[Start of Attachment]
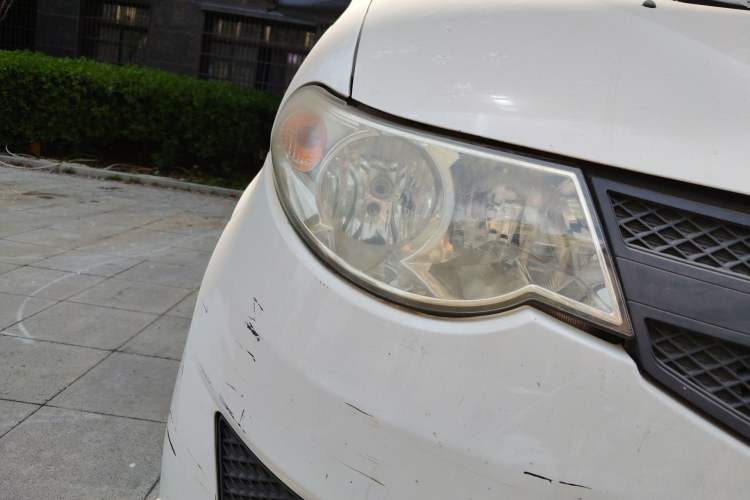 Used Wuling Hongguang 2015 1.5L S Basic Version China V Standard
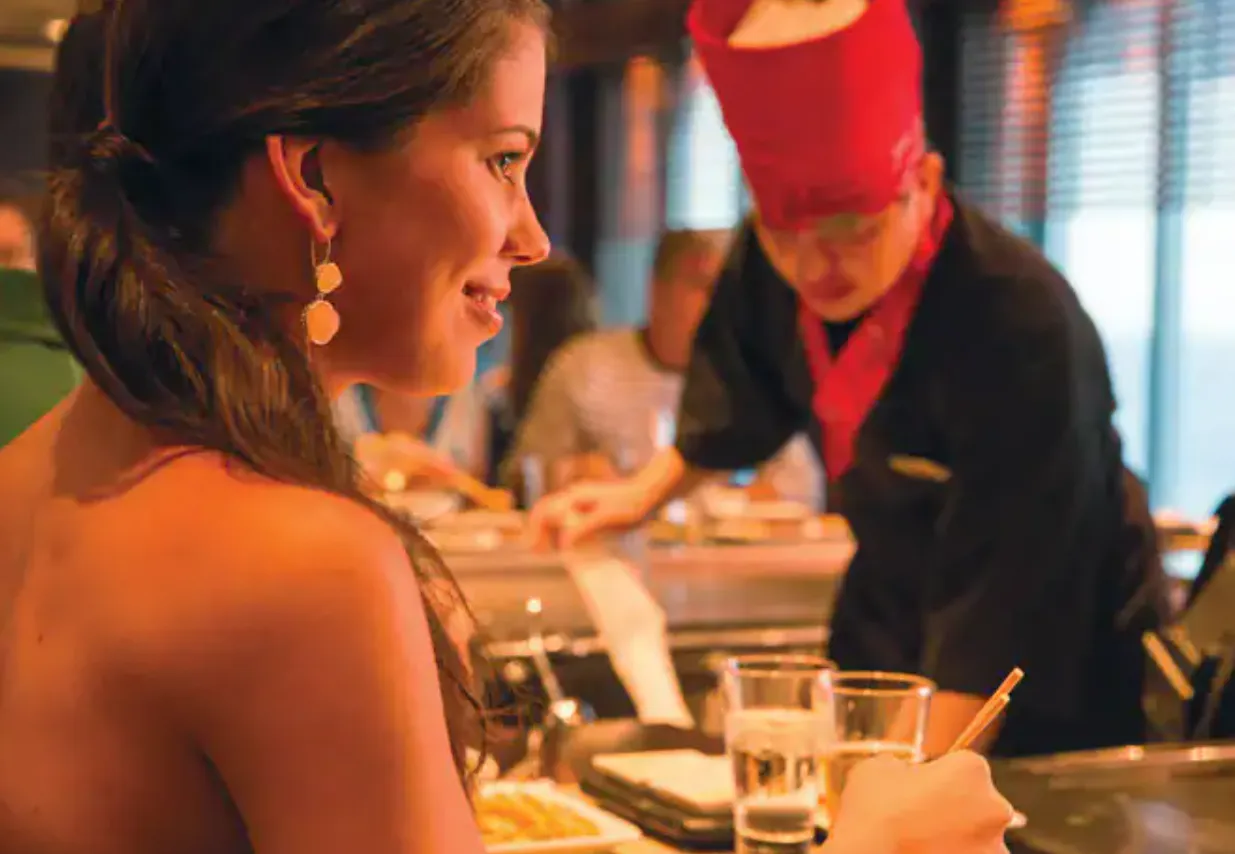 Νορβηγικό Πέρλα 14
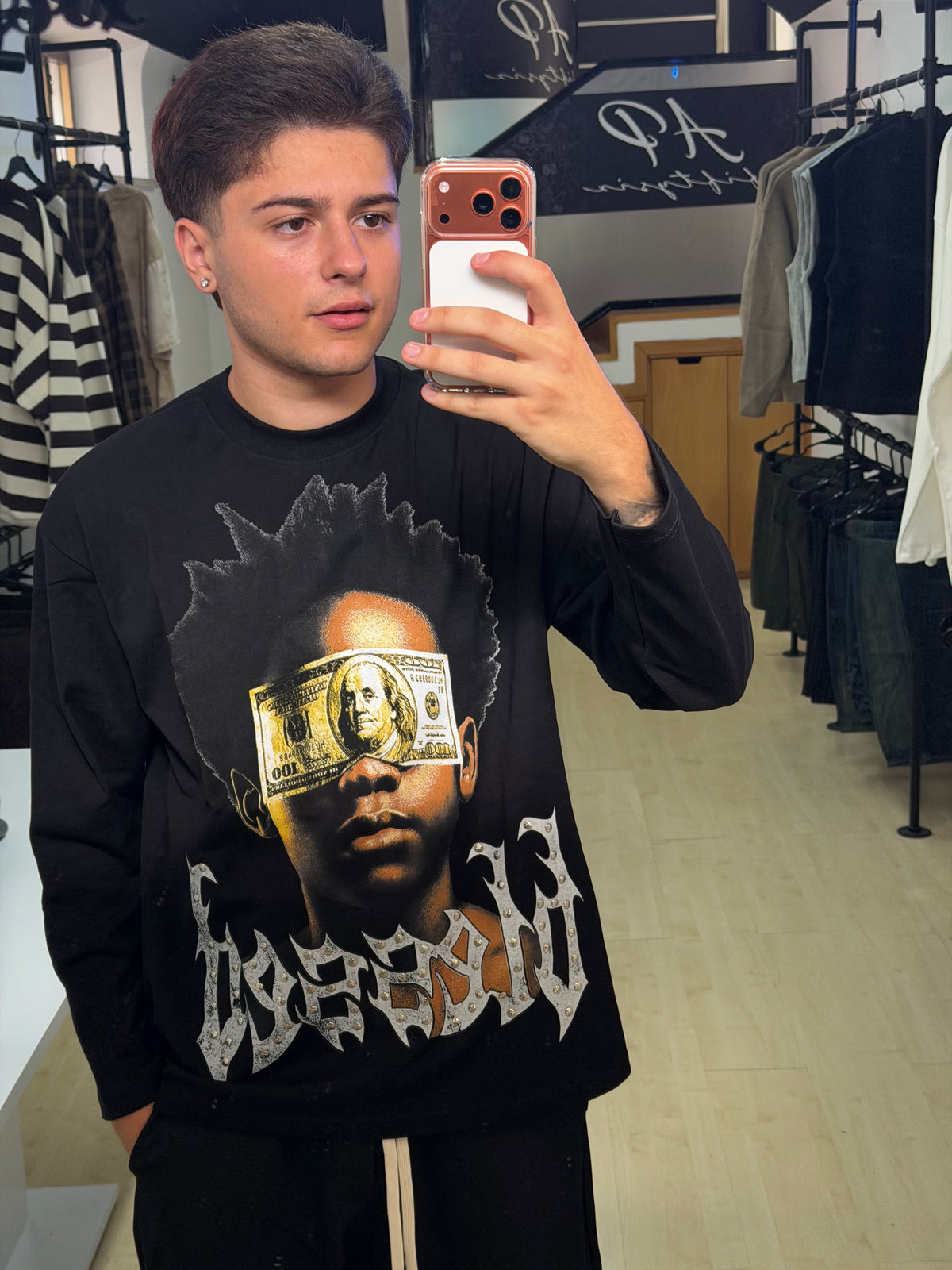 Longsleeve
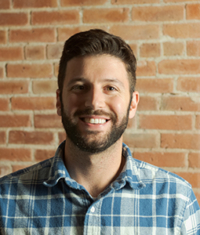 Sam Kates Headshot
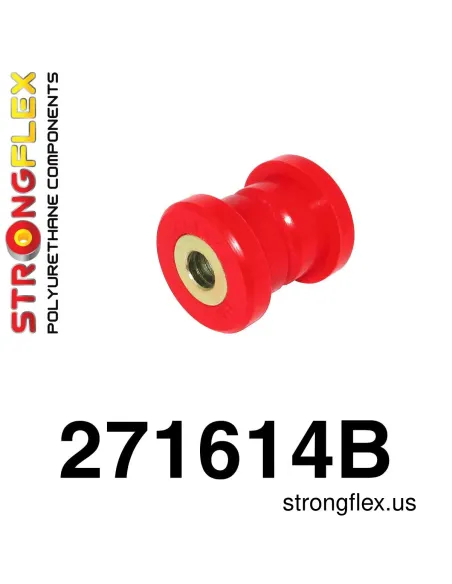 271614B: Rear upper arm front bush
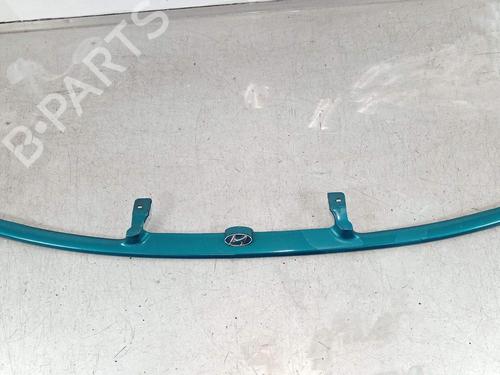 Used Grille Grille HYUNDAI S COUPE (SLC) 1.5 i (88 hp) 40009040 40009040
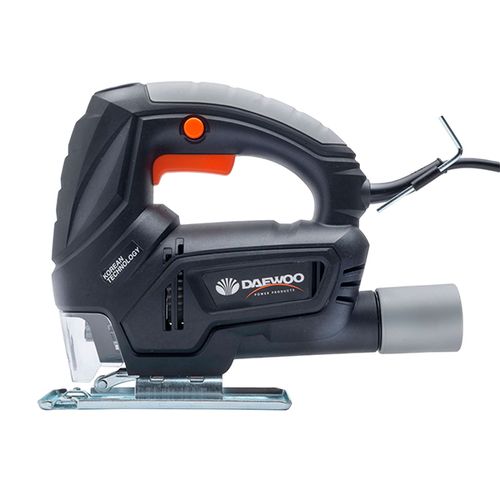 SIERRA CALADORA DAEWOO (DAJS400) 400 W.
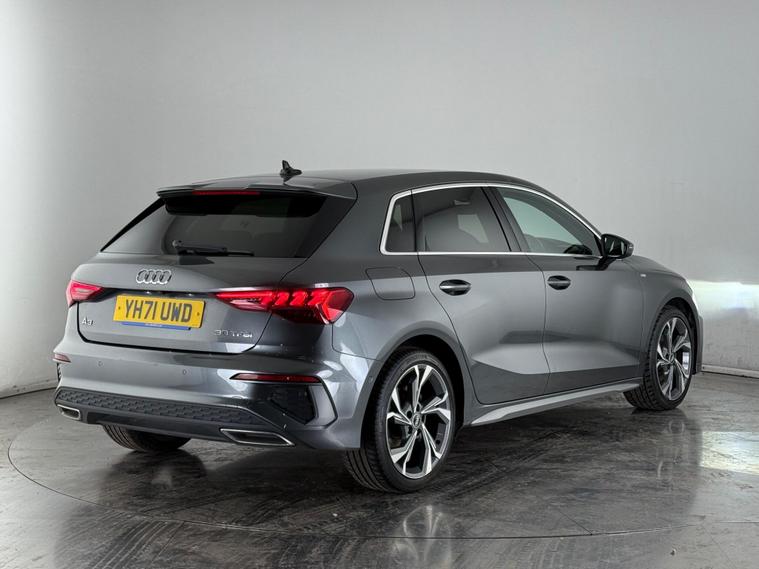 Audi Audi A3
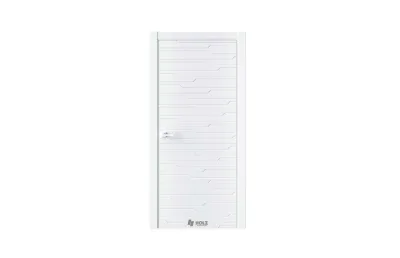 Palitra P8 Белый RAL9003 7 ДВЕРЕЙ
[End of Attachment]
§ WHAT YOU SHOULD DO
Would you please print the entries once more, word for word, minus the pictures?

§ OUTPUT OF THE EXERCISE
 Used Wuling Hongguang 2015 1.5L S Basic Version China V Standard
 Νορβηγικό Πέρλα 14
 Longsleeve
 Sam Kates Headshot
 271614B: Rear upper arm front bush
 Used Grille Grille HYUNDAI S COUPE (SLC) 1.5 i (88 hp) 40009040 40009040
 SIERRA CALADORA DAEWOO (DAJS400) 400 W.
 Audi Audi A3
 Palitra P8 Белый RAL9003 7 ДВЕРЕЙ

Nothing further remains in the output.